── Trecho do texto ──

6 de março de 2015

Alta Fidelidade (Nick Hornby)

(...) O que vem antes, a música ou o sofrimento? Eu ouvia música porque sofria? Ou sofria porque ouvia música? Será que aqueles discos todos é que me deixavam melancólico? (p.30)
Ambientado na Londres dos anos 1990, Alta Fidelidade, de Nick Hornby, traz a história de Rob, um cara de 35 anos que trabalha em uma loja de CDs, da qual também é dono. Após o fim de seu longo relacionamento com Laura, Rob tenta superar o ocorrido listando os cinco piores términos de namoro de toda a sua vida – começando pela primeira namorada, que conheceu nos tempos de colégio, até chegar às relações da fase adulta.

Ele é completamente obcecado por música, e passa a maior parte do seu tempo consumindo álbuns de seus artistas preferidos, adquirindo vinis novos e raros para a sua coleção e gravando mixtapes. Basicamente, sua existência se resume a abrir e fechar a loja e, entre essas funções, passar horas e mais horas na companhia de Dick e Barry – os funcionários da loja, de quem não gosta muito – conversando sobre música, insultando clientes que, aparentemente, não tem tanto conhecimento sobre o assunto e sofrendo por causa de Laura. Assim como Rob, Dick e Barry não tem uma vida além da loja.

───

- **Tarefa**
Responda com base no texto sobre Alta Fidelidade:
(a) Em que cidade e em que década a história é ambientada?
(b) Quantos anos tem Rob?
(c) Como se chamam os funcionários da loja?
O material que vem depois do texto é independente dele.

── Dados registrados ──

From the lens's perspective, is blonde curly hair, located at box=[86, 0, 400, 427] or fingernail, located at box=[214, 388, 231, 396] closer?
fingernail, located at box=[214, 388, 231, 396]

───

- **Resultado**
(a) Em Londres, nos anos 1990.
(b) 35 anos.
(c) Dick e Barry.